NUMA impacts Optane much more than DRAM, and the effect is especially acute with mixed loads and stores across multiple threads: the performance gap between local and remote Optane memory for the same workload can be over 30x, whereas for DRAM its closer to 3.3x.

Section 5 in the paper, in addition to discussing these guidelines, also contains illustrative examples of the impact of adhering to them in real systems (vs prior evaluations done with emulation):

  • RocksDB improves EWR from 0.434 to 0.99
  • The NOVA NVMM file system improves write performance by up to 7x.
  • Micro-buffering in Intel’s PMDK is improved by using normal stores with flushes (instead of non-temporal stores) for small objects
  • Multi-NVDIMM NOVA improves bandwidth by 3-34% by limiting the number of writers per DIMM

Watch this space

The guidelines… provide a starting point for building and tuning Optane-based systems.
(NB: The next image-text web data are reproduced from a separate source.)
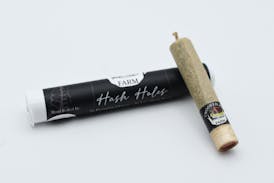 Spritzer Hash Hole - Crooked Jaw Farm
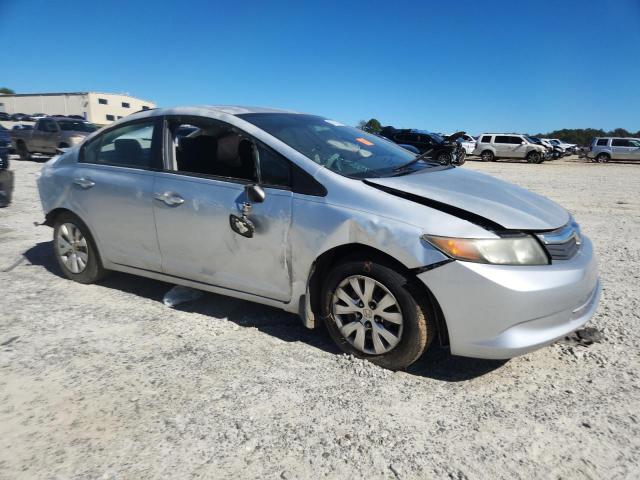 2012 HONDA CIVIC LX - 2HGFB2F50CH570780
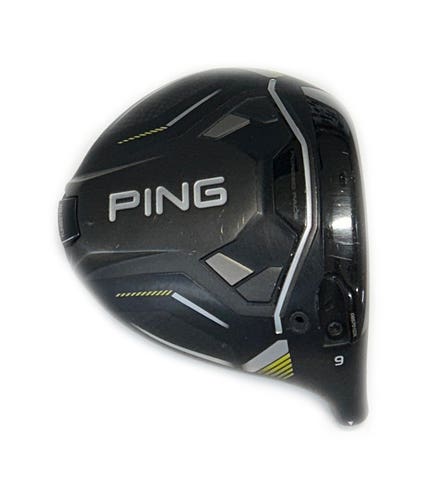 Ping G430 Max 10K 9.0* Driver Head Only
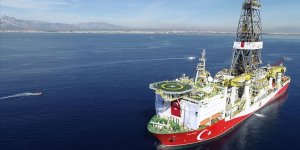 'Türkiye'nin denizlerdeki enerji filosu'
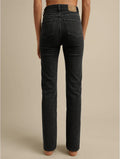 Jeanerica EW004 Eiffel Jeans - Used Black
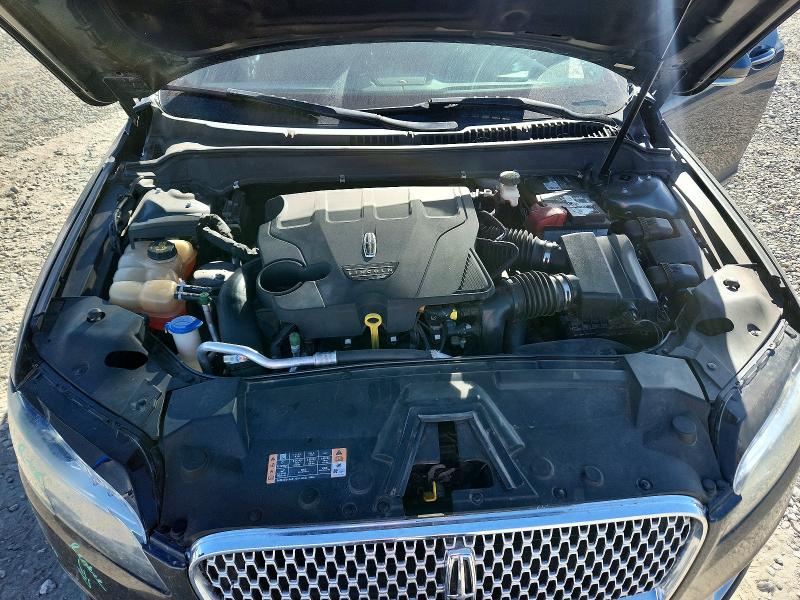 Продаж на аукціоні авто 2017 Lincoln Mkz, vin: 3LN6L5FC4HR611608, номер лоту: 68759246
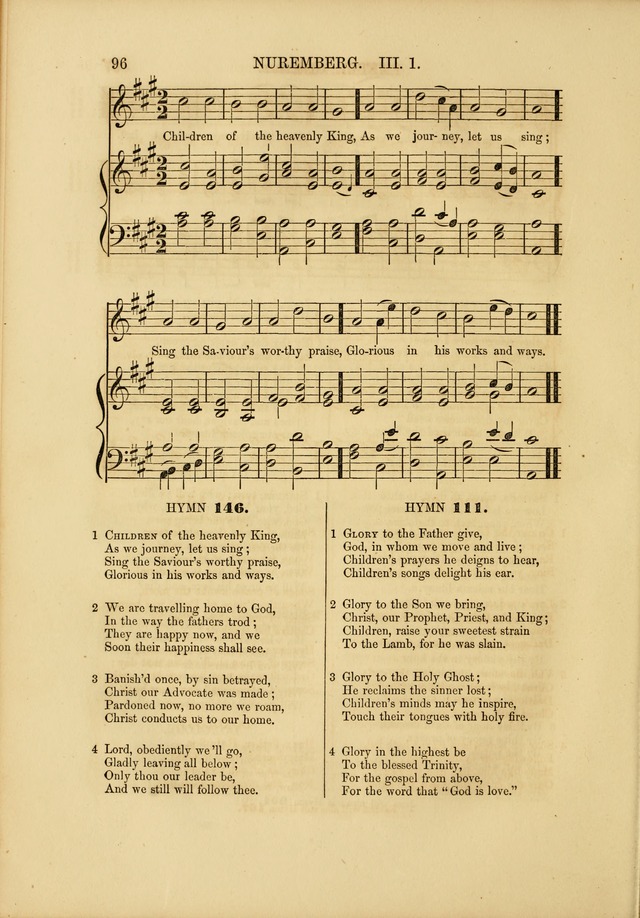 A Collection of Sacred Song: being an eclectic compilation for the use of churches, families, and boarding-schools... page 101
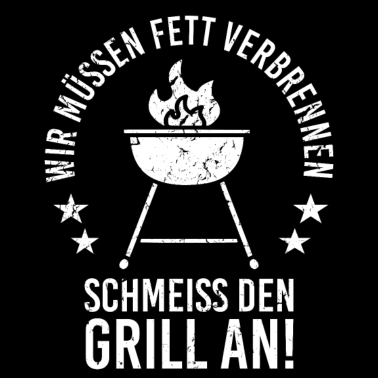 Motiv Grillen Grill Griller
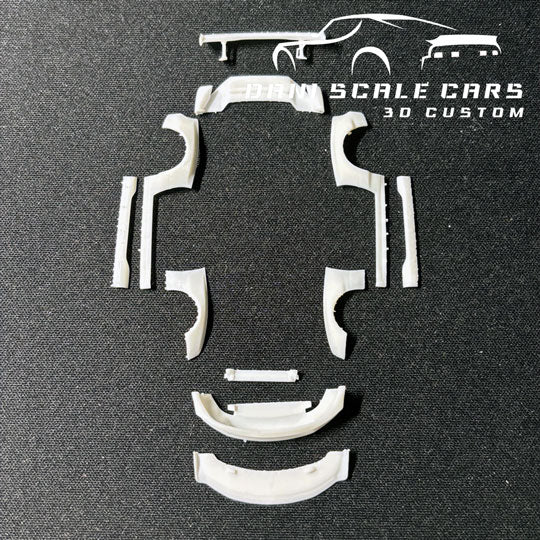 Maxda MX5 Miata Wide kit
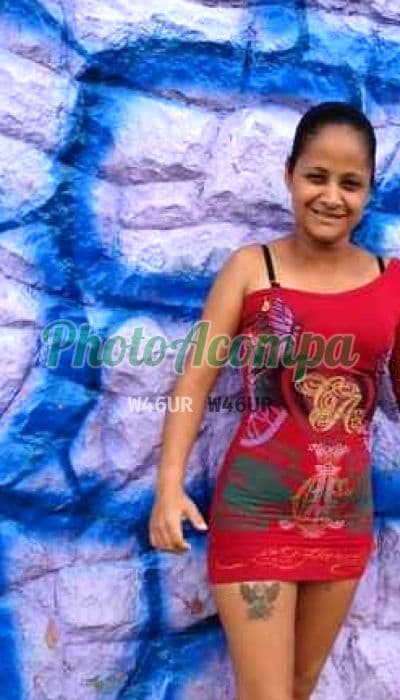 Acompanhante em São Paulo — beijo grego, foto 2 de Aline Nascimento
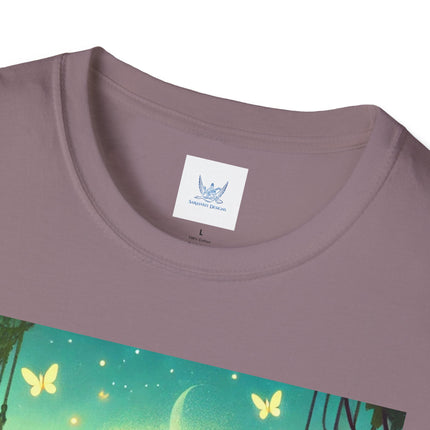 Swamp Tyrant Softstyle T-Shirt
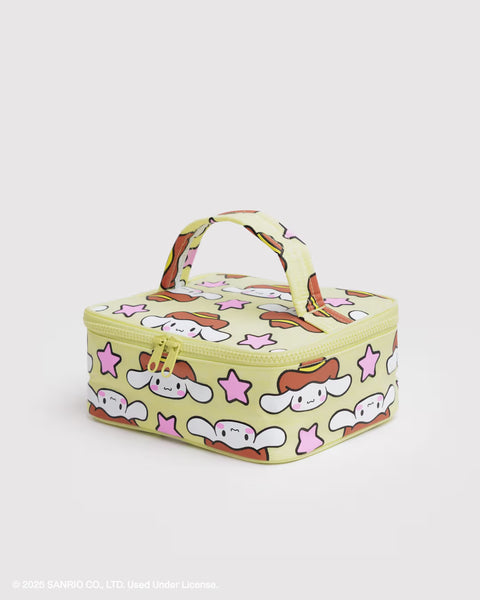 Baggu - Small Cosmetic Case - Cinnamoroll Western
By necessity, they reflect the idiosyncracies of a particular implementation of a particular persistent memory technology, and it is natural to question how application the guidelines will be to both other memory technologies and future versions of Intel’s Optane memory… We believe that our guidelines will remain valuable both as Optane evolves and as other persistent memories come to market.